As the MK Party enters yet ­another turbulent chapter, Adv Busisiwe Mkhwebane is making a final, fervent push to assert her leadership in Mpumalanga – not just against rival Mary Phadi, but against what she calls an ANC-backed ­Stratcom invasion of the party’s soul.
Mkhwebane has activated an aggressive mobilisation campaign to bus supporters from across Mpumalanga and even as far as KwaZulu-Natal to the Mbombela High Court, where the party’s leadership dispute will be heard on July 8.
In a sharply worded letter to MKP commanders, Mkhwebane called on “all members across the province” to stand united “in defence of the soul, principles and values of our organisation”.
She urged subregional leaders to collect donations, organise transport, and ensure “maxi­mum participation”.
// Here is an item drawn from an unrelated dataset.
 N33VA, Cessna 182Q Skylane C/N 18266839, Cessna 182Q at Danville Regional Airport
“Your presence in Nelspruit will send a powerful message of unity and resilience in the
spi­rit of building the organisation,” she wrote.
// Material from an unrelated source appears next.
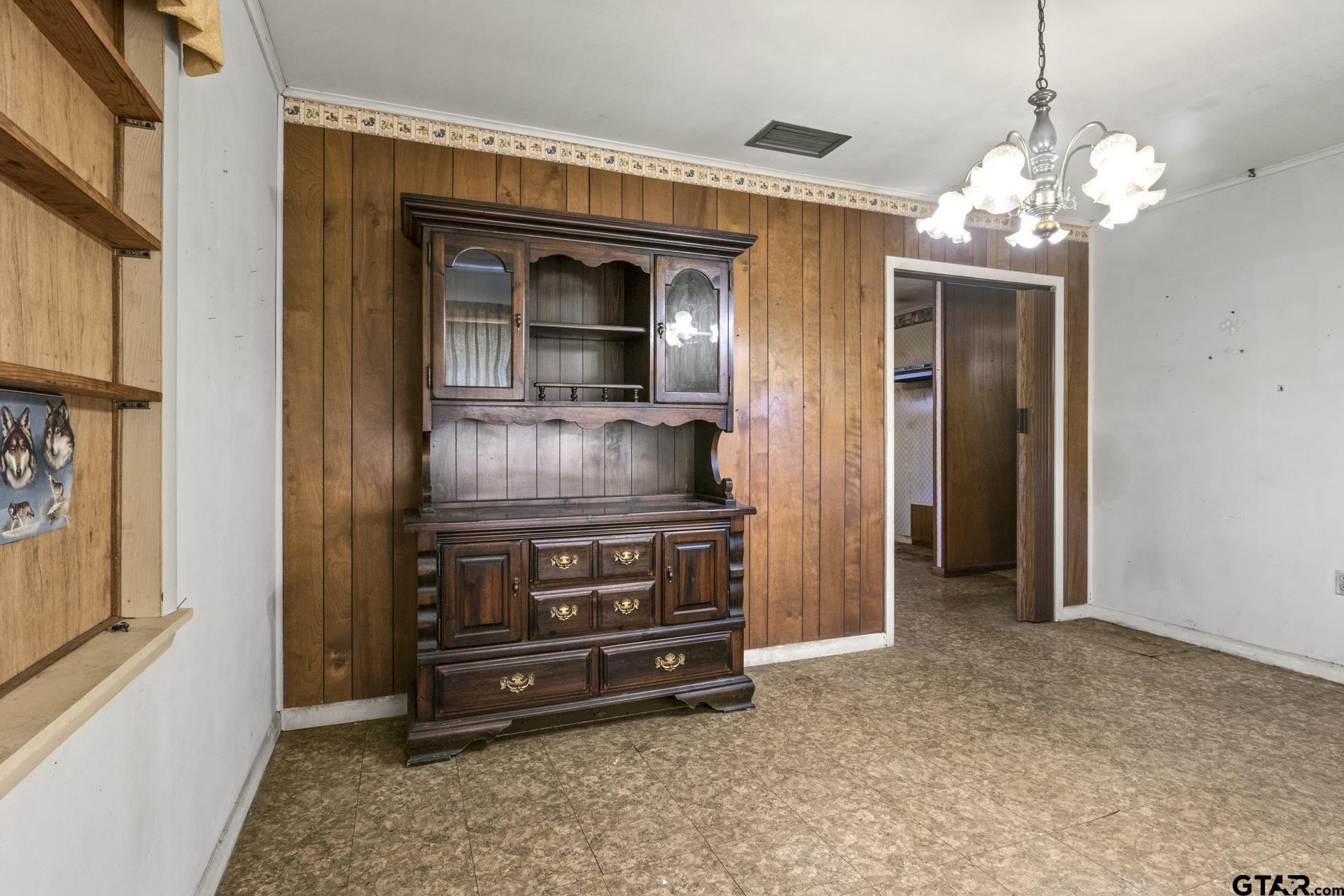 98 County Road 2873 Property Photo 11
The convener’s strategy hinges not only on legal contestation but also on public optics: a packed courthouse of loyalists in MKP colours demonstrating she commands real, on-the-ground support. But her deeper narrative is that the fight is no longer just internal – it’s existential.
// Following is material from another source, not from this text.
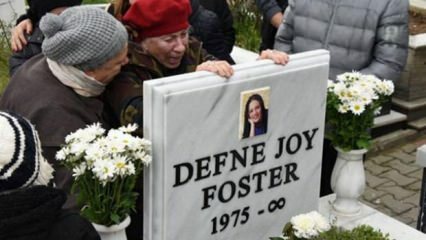 Defne Joy Foster je 8. smrť rok bol pripomenutý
“This battle is not against Mary Phadi,” she told Sunday World, “but against the soul of MKP, which is under attack by Stratcom and ANC using all these [means] to weaken MKP.”
Mkhwebane says her effort is supported by MKP president Jacob Zuma’s affidavit, which insists that Phadi is not a party member and should be removed from her position in the Mpumalanga legislature.
Meanwhile, social media chatter has added fuel to the fire. A faceless character known as “Baas Kruger” has been spreading claims that speaker of the legislature Lindi Masina is colluding with Phadi to undermine MKP’s internal structures and preserve ANC influence within the opposition benches.
The allegations, which include a claim that constituency funds are being deposited into Phadi’s personal bank account, have been dismissed as misleading and baseless by the Mpumala­nga provincial legislature.
“The allegations by the so-called ‘Baas Kruger’ about the speaker and the allocation of the MKP constituency funds are ill-informed, baseless and devoid of the truth,” said
legislature spokesperson Paul Mbe­nyane.
“The ‘source’ also refers to Ms Masina as the ANC speaker, which is even confusing and shows some lack of understanding of the distinction between the legislature and the ANC and the related processes involved.
“The legislature continues to allocate political party funding to all six represented parties as per the information provided by those parties – unless otherwise legally and lawfully advised,” Mbe­nyane said.
Mkhwebane’s mobilisation campaign has triggered a counteroffensive. Supporters of
Phadi have been circulating voice notes urging their own ranks to descend on the courthouse in defence of their leader.
What was meant to be a display of party unity may now resemble a battlefield of divided loyalties – one movement, two war cries.
The fallout has already spilt into the electoral arena. Several recent by-elections saw ANC candidates reclaiming ground in former MKP strongholds, as internal divisions paralysed its campaign machinery. MKP candidates were either backed or boycotted based on factional allegiance, costing the party crucial wards and eroding the momentum it had begun to build.